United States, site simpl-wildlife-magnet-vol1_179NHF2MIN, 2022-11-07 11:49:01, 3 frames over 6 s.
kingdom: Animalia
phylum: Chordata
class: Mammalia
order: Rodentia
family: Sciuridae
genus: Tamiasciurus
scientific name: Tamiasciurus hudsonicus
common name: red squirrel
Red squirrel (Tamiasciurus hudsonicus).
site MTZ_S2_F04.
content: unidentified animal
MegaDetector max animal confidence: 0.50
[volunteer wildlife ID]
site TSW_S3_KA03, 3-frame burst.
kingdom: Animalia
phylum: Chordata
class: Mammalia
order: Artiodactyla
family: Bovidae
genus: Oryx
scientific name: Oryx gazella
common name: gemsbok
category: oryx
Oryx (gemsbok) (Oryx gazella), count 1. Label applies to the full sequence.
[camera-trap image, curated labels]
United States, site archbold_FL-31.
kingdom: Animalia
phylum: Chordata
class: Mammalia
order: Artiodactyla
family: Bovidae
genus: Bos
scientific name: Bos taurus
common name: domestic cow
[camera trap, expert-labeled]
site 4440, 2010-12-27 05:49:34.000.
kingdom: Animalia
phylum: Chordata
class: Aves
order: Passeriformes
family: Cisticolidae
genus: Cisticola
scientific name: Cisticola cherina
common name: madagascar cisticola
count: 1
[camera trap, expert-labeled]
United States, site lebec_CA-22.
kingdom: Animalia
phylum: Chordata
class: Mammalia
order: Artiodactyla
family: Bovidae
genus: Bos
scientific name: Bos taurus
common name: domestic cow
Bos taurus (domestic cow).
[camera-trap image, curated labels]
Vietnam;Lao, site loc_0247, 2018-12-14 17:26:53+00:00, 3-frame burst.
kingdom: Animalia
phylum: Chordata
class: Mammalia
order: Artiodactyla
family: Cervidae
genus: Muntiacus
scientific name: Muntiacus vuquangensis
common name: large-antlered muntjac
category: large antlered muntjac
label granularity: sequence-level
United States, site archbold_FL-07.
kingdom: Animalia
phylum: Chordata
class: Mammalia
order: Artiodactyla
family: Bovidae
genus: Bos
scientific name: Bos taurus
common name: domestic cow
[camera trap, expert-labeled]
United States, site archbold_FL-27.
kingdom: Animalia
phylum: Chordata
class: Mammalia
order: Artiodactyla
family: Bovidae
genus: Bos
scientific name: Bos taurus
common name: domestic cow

⁂

INSTRUCTIONS FOR THE TASK
Only the number of lines in the data that hold "wildlife" should be stated.

YOUR RESPONSE
2